The above statements have reference to the burning of towns and villages. In addition, the German troops in numerous instances have set fire to farmhouses and farm buildings. Here, however, the plea of military necessity can more safely be alleged. A farmhouse may afford convenient shelter to an enemy, and where such use is probable it may be urged that the destruction of the buildings is justifiable. It is clearly, however, the duty of the soldiers who destroy the buildings to give reasonable warning to the occupants so that they may escape. Doubtless this was in many cases done by the German commanders, but there is testimony that in some cases the burning of the farmhouse was accompanied by the murder of the inhabitants.
The same fact stands out clearly in the more extensive burning of houses in towns and villages. In some cases, indeed, as a prelude to the burning, inhabitants were cleared out of their houses and driven along the streets, often with much accompanying brutality—some to a place of execution, others to prolonged detention in a church or other public buildings. In other cases witnesses assert that they saw German soldiers forcing back into the flames men, women, and children who were trying to escape from the burning houses. There is also evidence that soldiers deliberately shot down civilians as they fled from the fire.

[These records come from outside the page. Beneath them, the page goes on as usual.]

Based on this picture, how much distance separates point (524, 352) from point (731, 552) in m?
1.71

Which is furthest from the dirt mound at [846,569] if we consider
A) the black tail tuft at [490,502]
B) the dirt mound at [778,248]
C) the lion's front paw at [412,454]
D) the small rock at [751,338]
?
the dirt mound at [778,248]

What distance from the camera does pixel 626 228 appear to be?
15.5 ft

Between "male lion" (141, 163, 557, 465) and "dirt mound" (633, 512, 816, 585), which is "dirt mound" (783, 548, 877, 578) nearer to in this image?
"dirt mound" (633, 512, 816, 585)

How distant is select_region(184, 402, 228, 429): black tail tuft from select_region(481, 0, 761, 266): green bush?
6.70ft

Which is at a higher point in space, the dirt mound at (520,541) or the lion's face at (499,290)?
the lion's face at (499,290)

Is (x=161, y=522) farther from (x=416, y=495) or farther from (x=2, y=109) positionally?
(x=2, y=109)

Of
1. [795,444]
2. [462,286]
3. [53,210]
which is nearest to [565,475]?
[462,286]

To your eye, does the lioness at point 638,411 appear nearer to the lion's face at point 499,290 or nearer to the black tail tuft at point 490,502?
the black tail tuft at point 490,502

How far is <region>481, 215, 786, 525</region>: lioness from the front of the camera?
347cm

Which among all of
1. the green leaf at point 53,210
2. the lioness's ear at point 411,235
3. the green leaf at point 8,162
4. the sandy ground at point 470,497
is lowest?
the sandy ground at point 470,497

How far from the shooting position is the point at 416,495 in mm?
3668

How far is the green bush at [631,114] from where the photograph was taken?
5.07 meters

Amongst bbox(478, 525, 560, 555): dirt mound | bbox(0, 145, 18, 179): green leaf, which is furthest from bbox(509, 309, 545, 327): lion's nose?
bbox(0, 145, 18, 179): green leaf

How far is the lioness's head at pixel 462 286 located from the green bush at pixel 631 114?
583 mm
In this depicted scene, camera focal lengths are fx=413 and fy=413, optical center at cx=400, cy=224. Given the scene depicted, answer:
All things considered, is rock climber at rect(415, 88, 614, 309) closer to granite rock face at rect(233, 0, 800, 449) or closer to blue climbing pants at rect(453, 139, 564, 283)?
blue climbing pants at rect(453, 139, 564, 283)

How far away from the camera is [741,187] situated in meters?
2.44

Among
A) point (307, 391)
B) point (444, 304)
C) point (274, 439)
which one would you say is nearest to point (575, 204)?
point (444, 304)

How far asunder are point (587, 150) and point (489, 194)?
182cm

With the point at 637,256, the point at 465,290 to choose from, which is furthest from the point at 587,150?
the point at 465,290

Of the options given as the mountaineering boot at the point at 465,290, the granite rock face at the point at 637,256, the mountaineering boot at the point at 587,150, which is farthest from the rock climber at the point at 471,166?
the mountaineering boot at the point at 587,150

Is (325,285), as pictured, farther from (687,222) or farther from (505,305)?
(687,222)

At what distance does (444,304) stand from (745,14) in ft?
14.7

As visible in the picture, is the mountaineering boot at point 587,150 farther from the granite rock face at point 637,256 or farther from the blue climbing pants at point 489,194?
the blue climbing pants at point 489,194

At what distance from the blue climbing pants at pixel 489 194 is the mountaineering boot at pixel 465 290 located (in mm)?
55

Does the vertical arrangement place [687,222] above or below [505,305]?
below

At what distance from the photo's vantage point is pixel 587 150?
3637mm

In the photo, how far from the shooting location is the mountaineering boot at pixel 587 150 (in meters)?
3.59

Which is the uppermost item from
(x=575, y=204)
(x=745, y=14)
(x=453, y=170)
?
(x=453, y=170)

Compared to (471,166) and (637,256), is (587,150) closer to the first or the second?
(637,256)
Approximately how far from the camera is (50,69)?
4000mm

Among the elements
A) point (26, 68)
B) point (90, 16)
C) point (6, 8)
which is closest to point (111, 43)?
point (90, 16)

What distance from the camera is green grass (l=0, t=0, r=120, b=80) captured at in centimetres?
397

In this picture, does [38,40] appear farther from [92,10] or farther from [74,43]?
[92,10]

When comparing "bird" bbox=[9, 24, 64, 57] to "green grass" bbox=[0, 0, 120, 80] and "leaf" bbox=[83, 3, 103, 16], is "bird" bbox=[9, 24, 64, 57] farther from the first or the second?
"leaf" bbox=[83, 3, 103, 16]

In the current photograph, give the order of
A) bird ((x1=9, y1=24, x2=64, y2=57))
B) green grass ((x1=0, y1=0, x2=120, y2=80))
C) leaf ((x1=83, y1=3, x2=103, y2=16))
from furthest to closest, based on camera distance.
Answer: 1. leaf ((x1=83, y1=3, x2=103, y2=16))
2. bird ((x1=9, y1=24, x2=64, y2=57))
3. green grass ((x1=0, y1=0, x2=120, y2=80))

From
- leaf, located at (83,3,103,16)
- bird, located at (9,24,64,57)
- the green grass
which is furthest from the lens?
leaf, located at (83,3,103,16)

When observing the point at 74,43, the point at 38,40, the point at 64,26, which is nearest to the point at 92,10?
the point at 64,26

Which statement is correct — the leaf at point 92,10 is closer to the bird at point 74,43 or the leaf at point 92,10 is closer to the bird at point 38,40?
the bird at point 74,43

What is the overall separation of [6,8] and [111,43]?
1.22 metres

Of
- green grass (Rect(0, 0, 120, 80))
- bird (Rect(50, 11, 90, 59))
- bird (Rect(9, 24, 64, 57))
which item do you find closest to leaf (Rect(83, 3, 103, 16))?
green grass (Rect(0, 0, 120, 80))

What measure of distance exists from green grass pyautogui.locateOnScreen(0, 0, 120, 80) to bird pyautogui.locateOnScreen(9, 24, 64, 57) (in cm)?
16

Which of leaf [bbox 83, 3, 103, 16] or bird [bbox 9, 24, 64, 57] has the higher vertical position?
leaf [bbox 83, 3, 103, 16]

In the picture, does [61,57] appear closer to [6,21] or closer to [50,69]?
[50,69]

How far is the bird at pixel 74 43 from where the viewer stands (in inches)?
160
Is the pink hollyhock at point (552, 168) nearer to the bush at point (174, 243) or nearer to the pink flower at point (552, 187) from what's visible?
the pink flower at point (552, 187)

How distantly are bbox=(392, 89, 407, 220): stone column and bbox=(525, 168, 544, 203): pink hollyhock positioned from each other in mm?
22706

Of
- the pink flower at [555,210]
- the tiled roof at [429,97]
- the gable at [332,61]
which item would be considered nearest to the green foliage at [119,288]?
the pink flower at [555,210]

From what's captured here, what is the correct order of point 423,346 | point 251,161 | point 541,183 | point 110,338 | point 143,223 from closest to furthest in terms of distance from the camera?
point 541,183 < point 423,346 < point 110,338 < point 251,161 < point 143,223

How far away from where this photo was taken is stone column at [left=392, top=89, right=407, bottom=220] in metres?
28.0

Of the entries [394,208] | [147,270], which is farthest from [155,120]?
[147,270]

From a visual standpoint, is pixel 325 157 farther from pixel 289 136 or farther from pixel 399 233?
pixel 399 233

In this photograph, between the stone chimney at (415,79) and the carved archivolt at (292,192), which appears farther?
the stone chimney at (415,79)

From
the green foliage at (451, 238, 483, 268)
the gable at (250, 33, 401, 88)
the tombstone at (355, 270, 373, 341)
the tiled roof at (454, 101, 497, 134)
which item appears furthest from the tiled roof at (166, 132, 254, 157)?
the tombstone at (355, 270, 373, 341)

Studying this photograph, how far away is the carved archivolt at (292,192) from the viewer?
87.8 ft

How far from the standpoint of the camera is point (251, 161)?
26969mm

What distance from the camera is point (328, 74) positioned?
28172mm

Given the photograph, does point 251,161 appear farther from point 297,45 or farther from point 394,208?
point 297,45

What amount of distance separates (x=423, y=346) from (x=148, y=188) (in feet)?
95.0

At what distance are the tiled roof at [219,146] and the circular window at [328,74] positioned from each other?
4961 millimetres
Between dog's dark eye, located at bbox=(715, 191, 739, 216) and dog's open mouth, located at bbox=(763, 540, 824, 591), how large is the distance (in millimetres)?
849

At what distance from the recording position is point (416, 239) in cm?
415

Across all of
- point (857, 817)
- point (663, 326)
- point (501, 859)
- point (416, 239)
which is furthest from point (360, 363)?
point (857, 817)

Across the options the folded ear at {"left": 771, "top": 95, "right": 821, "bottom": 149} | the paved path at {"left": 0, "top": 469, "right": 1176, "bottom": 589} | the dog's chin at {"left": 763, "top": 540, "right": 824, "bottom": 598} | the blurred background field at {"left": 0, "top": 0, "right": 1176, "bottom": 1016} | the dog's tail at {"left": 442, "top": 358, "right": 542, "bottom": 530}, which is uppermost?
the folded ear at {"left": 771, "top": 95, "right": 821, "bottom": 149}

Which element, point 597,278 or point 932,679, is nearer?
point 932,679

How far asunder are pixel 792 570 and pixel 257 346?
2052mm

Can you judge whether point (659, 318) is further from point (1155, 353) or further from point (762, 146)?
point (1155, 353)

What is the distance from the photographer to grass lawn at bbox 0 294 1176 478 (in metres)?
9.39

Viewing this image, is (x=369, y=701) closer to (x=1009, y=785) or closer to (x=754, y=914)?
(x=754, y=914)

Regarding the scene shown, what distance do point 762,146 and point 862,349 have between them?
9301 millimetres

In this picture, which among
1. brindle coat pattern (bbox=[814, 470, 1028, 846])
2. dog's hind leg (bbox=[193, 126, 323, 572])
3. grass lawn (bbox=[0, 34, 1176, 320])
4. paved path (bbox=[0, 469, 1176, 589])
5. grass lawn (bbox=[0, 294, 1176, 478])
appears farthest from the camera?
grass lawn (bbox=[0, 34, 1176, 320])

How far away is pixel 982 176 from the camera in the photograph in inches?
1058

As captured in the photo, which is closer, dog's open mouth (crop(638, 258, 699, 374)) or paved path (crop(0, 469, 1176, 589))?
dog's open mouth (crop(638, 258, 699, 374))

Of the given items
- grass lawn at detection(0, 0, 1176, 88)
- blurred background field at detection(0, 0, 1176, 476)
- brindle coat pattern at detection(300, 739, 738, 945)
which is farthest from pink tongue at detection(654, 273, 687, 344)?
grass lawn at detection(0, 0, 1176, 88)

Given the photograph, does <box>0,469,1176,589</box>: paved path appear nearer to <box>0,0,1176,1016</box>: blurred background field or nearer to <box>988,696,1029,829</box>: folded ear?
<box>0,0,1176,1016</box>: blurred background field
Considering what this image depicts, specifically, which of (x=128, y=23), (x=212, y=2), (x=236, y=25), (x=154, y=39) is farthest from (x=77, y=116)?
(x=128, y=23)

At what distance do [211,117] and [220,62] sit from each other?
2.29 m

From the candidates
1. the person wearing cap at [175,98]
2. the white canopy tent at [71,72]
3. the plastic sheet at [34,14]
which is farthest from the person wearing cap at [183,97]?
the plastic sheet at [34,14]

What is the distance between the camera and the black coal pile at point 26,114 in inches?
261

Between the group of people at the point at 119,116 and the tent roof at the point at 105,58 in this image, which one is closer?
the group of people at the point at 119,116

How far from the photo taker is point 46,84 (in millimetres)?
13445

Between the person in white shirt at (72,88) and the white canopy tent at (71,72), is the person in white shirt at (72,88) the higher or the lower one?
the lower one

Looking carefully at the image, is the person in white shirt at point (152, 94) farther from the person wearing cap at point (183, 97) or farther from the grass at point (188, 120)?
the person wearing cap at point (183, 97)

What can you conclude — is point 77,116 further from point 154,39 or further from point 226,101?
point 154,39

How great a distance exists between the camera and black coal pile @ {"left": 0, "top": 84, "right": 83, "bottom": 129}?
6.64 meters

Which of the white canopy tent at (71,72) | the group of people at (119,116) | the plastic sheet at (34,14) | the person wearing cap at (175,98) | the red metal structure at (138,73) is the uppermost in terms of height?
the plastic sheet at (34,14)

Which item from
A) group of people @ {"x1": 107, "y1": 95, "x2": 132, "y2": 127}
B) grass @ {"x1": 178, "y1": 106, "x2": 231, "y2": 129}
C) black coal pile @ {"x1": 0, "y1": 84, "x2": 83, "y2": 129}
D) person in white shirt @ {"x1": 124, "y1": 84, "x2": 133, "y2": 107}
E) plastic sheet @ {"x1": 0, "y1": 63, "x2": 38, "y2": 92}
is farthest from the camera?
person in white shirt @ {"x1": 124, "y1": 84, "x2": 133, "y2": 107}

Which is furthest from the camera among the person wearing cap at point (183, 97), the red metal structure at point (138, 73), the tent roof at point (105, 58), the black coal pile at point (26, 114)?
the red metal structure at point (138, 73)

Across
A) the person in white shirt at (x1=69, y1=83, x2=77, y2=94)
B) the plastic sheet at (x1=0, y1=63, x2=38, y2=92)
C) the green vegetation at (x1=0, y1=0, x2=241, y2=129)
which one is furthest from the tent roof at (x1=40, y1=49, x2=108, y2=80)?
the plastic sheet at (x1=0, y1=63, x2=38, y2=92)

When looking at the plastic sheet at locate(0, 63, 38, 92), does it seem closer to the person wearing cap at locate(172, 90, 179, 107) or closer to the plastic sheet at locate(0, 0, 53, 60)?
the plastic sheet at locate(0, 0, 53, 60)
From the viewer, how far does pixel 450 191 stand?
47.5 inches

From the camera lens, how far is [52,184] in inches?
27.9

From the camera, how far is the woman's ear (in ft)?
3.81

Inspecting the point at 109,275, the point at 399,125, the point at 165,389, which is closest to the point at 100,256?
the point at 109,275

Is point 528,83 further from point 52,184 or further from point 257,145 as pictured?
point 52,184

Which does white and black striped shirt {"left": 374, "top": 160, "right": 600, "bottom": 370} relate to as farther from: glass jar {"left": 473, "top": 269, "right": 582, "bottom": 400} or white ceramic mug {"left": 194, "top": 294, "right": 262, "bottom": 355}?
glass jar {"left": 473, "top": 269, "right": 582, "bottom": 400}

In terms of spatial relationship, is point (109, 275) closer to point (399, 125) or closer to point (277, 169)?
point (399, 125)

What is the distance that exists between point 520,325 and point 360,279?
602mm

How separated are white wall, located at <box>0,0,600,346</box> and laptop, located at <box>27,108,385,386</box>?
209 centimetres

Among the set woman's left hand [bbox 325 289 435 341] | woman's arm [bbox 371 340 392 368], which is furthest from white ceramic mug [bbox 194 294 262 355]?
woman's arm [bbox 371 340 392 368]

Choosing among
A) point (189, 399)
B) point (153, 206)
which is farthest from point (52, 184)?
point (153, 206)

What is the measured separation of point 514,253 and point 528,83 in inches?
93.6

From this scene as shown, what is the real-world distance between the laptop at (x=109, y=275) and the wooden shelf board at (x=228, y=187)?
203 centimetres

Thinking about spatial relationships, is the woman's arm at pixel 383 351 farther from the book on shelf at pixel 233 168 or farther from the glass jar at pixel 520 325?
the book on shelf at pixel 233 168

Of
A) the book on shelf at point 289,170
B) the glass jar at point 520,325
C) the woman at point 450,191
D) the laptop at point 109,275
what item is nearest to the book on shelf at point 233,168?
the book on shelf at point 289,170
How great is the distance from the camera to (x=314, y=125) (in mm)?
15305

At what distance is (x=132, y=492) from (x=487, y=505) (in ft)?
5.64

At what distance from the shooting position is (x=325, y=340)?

The general conclusion is that the burning and destruction of property which took place was only in a very small minority of cases justified by military necessity, and that even then the destruction was seldom accompanied by that care for the lives of noncombatants which has hitherto been expected from a military commander belonging to a civilized nation. On the contrary, it is plain that in many cases German officers and soldiers deliberately added to the sufferings of the unfortunate people whose property they were destroying.